Write the next part of the text below on how astronomers measured the diameter of Ceres, starting after its last sentence; the listing after it is separate.

▸ **Source text**
<<<<
Based on the Wikipedia page of Ceres, Herschel measured a diameter of 260 kilometers for Ceres, and Schröter measured 2613 kilometers.

I do remember seeing at least a half-dozen estimates of the diameter of Ceres that were made over time, but I can't seem to put my hands on the source again. Which astronomers attempted to measure the diameter of Ceres, and what values did they find?


How did the measured diameter of Ceres evolve over time?

Which astronomers attempted to measure the diameter of Ceres, and what values did they find?


If astronomers can see an object as a disc instead of point of light, they can measure the apparent diameter of the disc.

For example, they can have thin wires stretched across the telescope at regular intervals, and see how many of those intervals the object fills. Thus they can calculate how much of the diameter of their field of view the object occupied. And knowing the angular diameter of the field of view at he magnification used, they can calculate the angular diameter of the object. And knowing the distance to the object, and its angular diameter, they can calculate its physical diameter.

So as instruments to measure angular diameters of objects improved, and more accurate measurements and calculations of the distances of those objects were made, calculations of the physical diameters of those objects improved over time.

Using the heliocentric theory, the relative distances of the planets from the Sun were easy to calculate, and more and better observations of the apparent motions of the planets resulted in better calculations of their actual motions and better determinations of their relative distances from the Sun.

But until the absolute distance between two planets could be discovered, the absolute distances between all of the planets were unknown. Astronomers measured the relative distances between planets in Astronomical Units (AU). One AU was the distance between Earth and the Sun. So a major quest for astronomers was to estimate, calculate, or measure the value of an AU, and to do it more and more accurately over time.



is a link to a discussion of the history of the AU, with a table of various historical values for it. The first approximately correct values for the AU came in the 17th century, and today radar is used to measure the distance from Earth to other planets and thus find the value of an AU.
>>>>
▸ **Supplied material**
<<<<
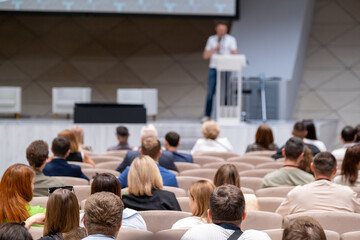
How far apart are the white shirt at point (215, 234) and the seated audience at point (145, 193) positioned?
43.9 inches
>>>>
▸ **Task output**
Of course some object are too small and distant to appear as measurable discs in Earthbound telescopes. The solution to the problem of measuring their diameters is to create better earthbound telescopes to view those objects, or to send small telescopes much, much closer to those objects in space probes, which has been done many times in the last 60 years.

Many astronomers had no belief that there would ever be a space age, or in some cases that it would arrive as soon as it did. So they looked for other ways to find the diameters of objects which were mere points of light in their telescopes.

If the brightness of an object's image could be estimated or measured by instruments, and its its distance known with greater or lesser accuracy, the total brightness of all the light reflected from its surface could be calculated with greater or lesser accuracy.

If an astronomer estimated what the albedo, or reflectivess of the object was, and knew the total amount of light it reflected, he could calculate the surface area and diameter of the object.

So that was one method which astronomers used to calculate the diameters of various solar system objects. The diameter of a particular object might be calculated many times over decades and centuries, with a somewhat different value each time. So different astronomy books published before space probes passed close to an object would have different values for its diameter.

I noticed, for example, that different books disagreed on whether Ganymede, Callisto, Titan, or Triton was the largest moon in the solar system.

My copy of Exploration of the Universe: Brief Edition, George Abell, 1964, 1969, has an Appendix 11, Satellites of Planets, on page 463. It give the diameters of Jupiter's moons Ganymede and Callisto as 4,900 kilometers (3,044.7 miles) and 4,570 kilometers (2,839.666 miles) respectively, and Saturn's Titan as 4,950 kilometers (3,075.7 miles) and Neptune's Triton as 4,000 kilometers (2,485.4 miles), thus making Titan the most titanic moon.

My copy of The Guinness Book of Astronomy Facts & Feats: Second Edition, Ptrick Moore, 1979, 1983 says that Ganymede has a diameter of 5,276 kilometers (3,278.3 miles), Callisto has a diameter of 4,820 kilometers (2,295 miles) on page 97, Titan has a diameter of 5,140 kilometers 3,193.8 (miles) on page 110, and Triton has a diameter of 6,000? kilometers (3,728.2 miles) on page 123, thus making Ganymede the largest unless Triton actually is about 6,000 kilometers in diameter.

My copy of Men of Other Planets Kenneth Heuer, 1951, 1954, has a table on page 156 listing the surface areas in square miles of the planets and other large bodies in the solar system.

It gives Ganymede a surface area of 33,576,000 square miles (86,961,440.781 square kilometers), Callisto 30,959,000 square miles (80,183,441.897 square kilometers), Titan 39,572,000 square miles (102,491,009.489 square kilometers), and Triton 105,630,000 square miles (273,580,444.059 square kilometers) - which is between the surface areas of Mars and Venus.

So the diameters would be Ganymede 3,269 miles (5,261 kilometers), Callisto 3,139 miles (5,052 kilometers), Titan 3,549 miles (5,711 kilometers), and Triton 5,560 miles (8,947.9 kilometers).

My guess is that this diameter of Triton was calculated from its brightnes and assuming it had an albedo similar to that of Earth's moon.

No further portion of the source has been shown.